Image-text web data:

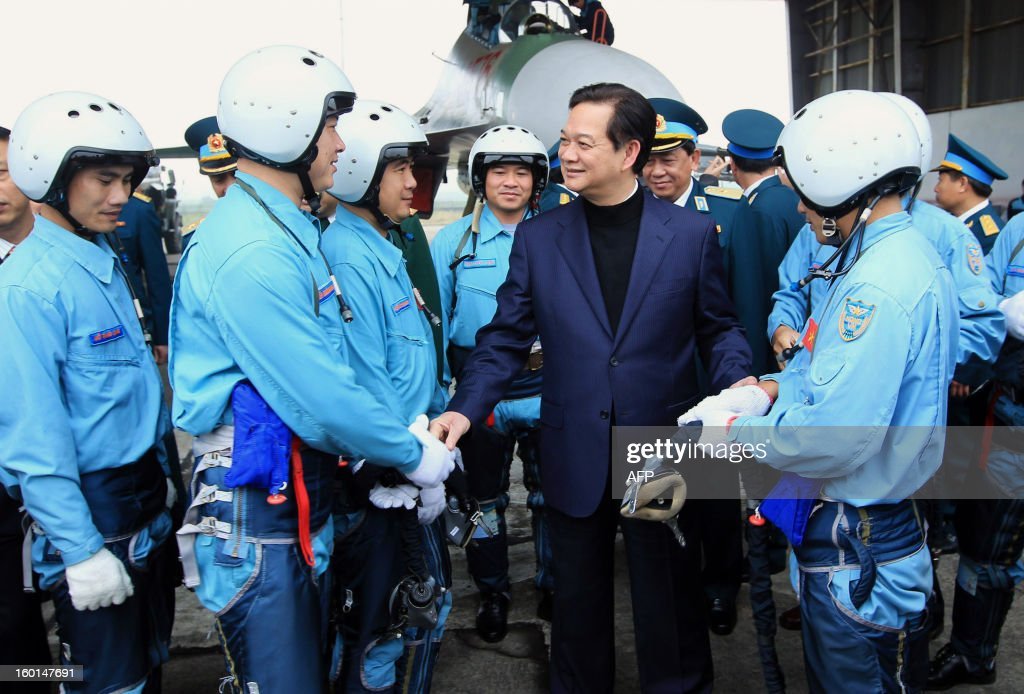 This picture taken on January 26, 2013 by the Vietnam News Agency shows Vietnamese Prime Minister Nguyen Tan Dung (C) chatting to pilots as he visits a Vietnamese Air Force regiment based in the north-central province of Thanh Hoa. Amid rising maritime tension and island disputes in South China Sea, mostly with its northern Chinese neighbour, Vietnam's official media reported in recent months that Hanoi had ordered mainly from Russia modern weapons including submarines, missiles and jets to strengthen the Southeast Asian communist nation. AFP PHOTO/Vietnam News Agency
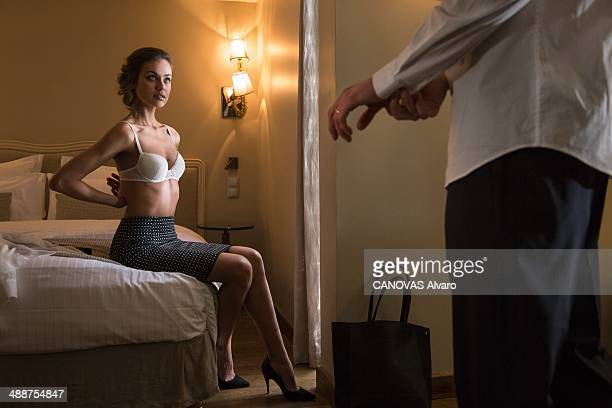 In this photo illustration of adultery a couple on the bed of a hotel room on January 24 2014 in France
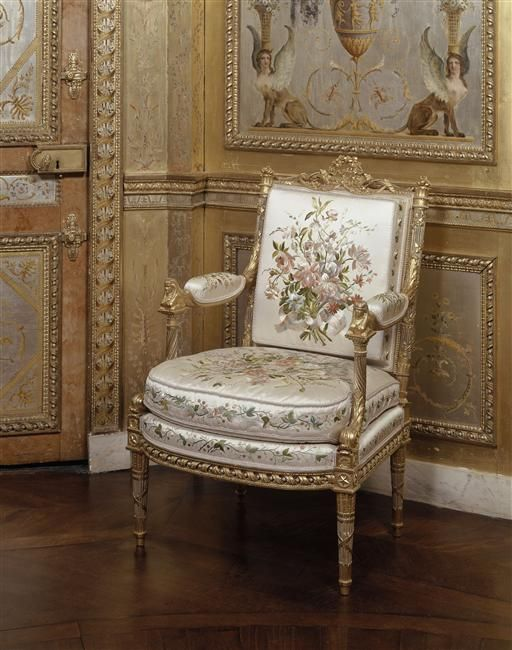 Marie Antoinette Arm chair by George Jacob in her boudoir in Fontainebleau. The arm of the chairs have carved Sphinx at the top also note the painted winged Sphinx above the chair painted by the Rousseau brothers 1786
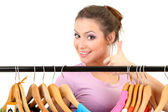 Young girl buying clothes isolated on white — Stock Photo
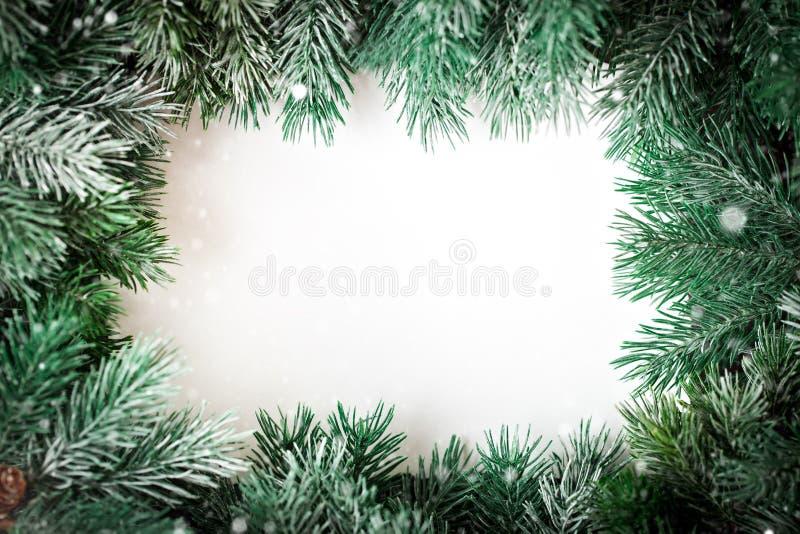 Feliz Navidad y Feliz Año Nuevo Un marco de las ramas del abeto en un fondo blanco Fondo con el espacio de la copia fotos de archivo libres de regalías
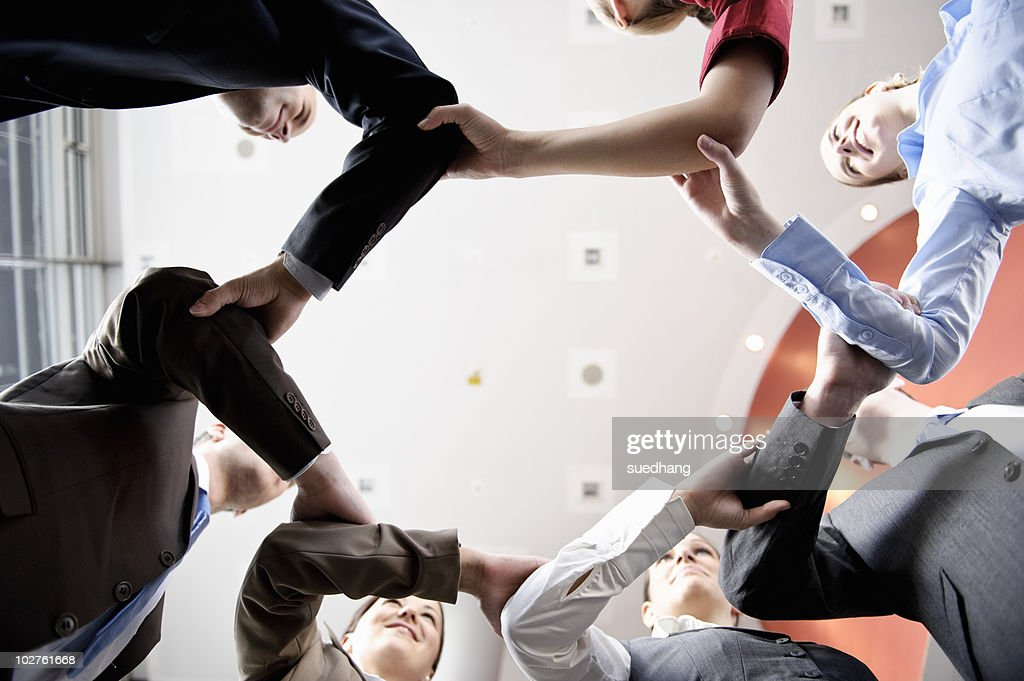 Business people holding hands in circle : Stock-Foto
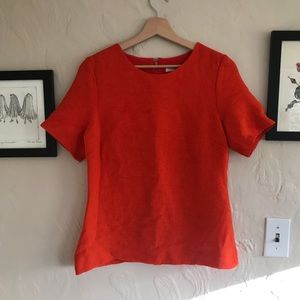 Orange lined shirt with great texture & open back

*Instructions for the task*: After locating the line containing "In this photo" in the entries above, return it and every line after it exactly, ending at the line containing "Marie Antoinette Arm", without pictures.

*Exercise output*:
 In this photo illustration of adultery a couple on the bed of a hotel room on January 24 2014 in France
 Marie Antoinette Arm chair by George Jacob in her boudoir in Fontainebleau. The arm of the chairs have carved Sphinx at the top also note the painted winged Sphinx above the chair painted by the Rousseau brothers 1786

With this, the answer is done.